Waterlogged | Foff


It’s been a difficult few weeks:

‘What are you reading?’

‘A book about open-water swimming.’


200804052003Actually a far more subtle and interesting book than one might think, Waterlog is a homage to John Cheever’s classic short story ‘The Swimmer’, in which the hero decides to swim the 8 miles home from a party using his neighbours’ swimming pools. I blogged about Roger Deakin’s other book, Wildwood, some time ago, and this is equally good.

The swimming, like the trees in Wildwood, is just a vehicle for meditations on British life, and on the relationship we have with water. Deakin parallels swimming pools with lawns: both are sanitised versions of nature, and neither will fully satisfy. Far better to wander the woods, or swim in rivers, natural pools or the sea.
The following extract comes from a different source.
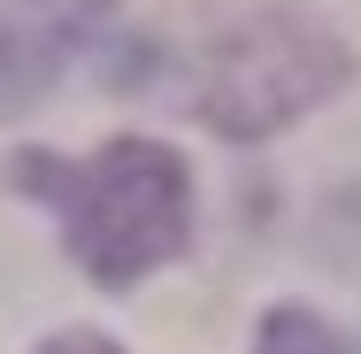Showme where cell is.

It was also a lovely surprise to read a chapter about Jaywick, where Deakin spent many childhood holidays, and to hear him describe my Great Grandfather, who bought the land and developed the resort:

Like a lot of makeshift landscapes, Jaywick grew up as plotlands, sold off in the 1930s by a developer from Dulwich, F.C ‘Foff’ Stedman, with ambitious plans for the place as a holiday resort. In 1928, Stedman paid £7,500 for the reclaimed marshland, dunes and dykes, but Clacton Town Council refused him planning permission for houses because they were unhappy about the sewerage arrangements on such low-lying land. Undeterred, Stedman got permission instead for ‘Beach Chalets’ and ‘Bathing Houses’. By 1929, he was offering beach chalets in the London papers for £20 to £100, and plots with land for car-parking or a garden for anything from £25 to £200. The chalets caught on with East Enders and by 1931 there were 200 of them at Jaywick.

Strangely, my wife and I almost bought a house in what would have been the garden of the house he had be born in in Dulwich, South East London. His wife, my Great Grandmother, lived next door. Her parents thought him unsuitable; too much of a wheeler-dealer. Troubles with dirt, reclaiming land, I love his spirit. We live just up the hill from, and I often think of him.

The last of the family’s holdings in Jaywick were sold last year. I feel I want to go back and swim there again, and spend more time in open water.